03/16/2012 03:54 EDT | Updated 05/16/2012 05:12 EDT

WHO hopes controversial bird flu studies will be published by summer

The top influenza official at the World Health Organization is hoping bird flu studies currently in publishing limbo will be released by the time the agency hosts a second meeting on the controversy this summer.

The date for the meeting hasn't yet been set, but the Geneva-based global health agency is looking at mid-summer, Dr. Keiji Fukuda says.

A major break in the impasse would be needed for that to happen. As things currently stand, revised versions of the two studies are due to be presented late this month to the U.S. biosecurity panel that earlier recommended against their full publication.

The meeting of the National Science Advisory Board for Biosecurity is scheduled for March 29 and 30, sources say. The board has been asked by the U.S. Department of Health and Human Services to review the reworked manuscripts to see if the changes elicit a different opinion on whether the full studies should be published.

Fukuda, who is assistant director-general for health security and environment, says the WHO's second meeting on the studies and the challenging related issues they pose will take place regardless of the publication status of the papers at the time.

• [RECORDED INFORMATION]
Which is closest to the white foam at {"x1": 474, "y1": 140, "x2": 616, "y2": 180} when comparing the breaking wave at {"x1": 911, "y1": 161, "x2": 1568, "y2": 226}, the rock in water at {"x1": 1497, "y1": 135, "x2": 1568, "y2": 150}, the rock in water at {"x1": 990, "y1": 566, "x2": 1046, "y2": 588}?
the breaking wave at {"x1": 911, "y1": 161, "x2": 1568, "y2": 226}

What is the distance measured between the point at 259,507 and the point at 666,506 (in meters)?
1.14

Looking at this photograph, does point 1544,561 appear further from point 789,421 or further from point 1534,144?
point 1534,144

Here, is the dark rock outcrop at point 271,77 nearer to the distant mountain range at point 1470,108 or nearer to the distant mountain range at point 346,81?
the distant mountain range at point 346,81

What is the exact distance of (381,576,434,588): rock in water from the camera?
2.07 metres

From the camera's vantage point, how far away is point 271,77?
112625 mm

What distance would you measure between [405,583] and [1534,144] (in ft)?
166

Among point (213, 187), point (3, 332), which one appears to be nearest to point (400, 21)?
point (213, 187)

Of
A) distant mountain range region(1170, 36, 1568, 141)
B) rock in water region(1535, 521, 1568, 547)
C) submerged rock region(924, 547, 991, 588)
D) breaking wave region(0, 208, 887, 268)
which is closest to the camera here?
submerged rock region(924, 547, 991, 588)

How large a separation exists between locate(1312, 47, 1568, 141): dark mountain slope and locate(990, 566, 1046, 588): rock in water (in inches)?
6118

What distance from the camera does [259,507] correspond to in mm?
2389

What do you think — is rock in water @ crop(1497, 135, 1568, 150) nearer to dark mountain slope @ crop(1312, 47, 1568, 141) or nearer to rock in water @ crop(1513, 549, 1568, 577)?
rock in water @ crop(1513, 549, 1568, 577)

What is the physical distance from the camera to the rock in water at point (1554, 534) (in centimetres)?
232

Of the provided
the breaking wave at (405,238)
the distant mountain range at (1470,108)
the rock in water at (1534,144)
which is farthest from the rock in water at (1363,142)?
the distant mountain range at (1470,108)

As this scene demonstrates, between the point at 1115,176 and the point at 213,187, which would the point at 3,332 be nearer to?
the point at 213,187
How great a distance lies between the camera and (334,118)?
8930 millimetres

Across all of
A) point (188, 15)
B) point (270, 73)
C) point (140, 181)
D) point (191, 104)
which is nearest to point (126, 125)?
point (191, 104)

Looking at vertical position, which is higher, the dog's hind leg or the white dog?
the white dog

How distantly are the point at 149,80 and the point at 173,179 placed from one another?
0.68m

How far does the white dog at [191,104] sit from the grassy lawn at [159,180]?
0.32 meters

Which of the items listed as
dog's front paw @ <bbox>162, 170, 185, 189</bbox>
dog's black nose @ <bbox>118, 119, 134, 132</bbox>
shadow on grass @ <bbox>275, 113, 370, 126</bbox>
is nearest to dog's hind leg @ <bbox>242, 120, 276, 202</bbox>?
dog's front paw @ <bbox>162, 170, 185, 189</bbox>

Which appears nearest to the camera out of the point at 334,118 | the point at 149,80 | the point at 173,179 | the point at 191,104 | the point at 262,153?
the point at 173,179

• [ASSIGNED TASK] In the news report on the bird flu studies, on which dates is the meeting of the National Science Advisory Board for Biosecurity scheduled?

• [YOUR SOLUTION] March 29 and 30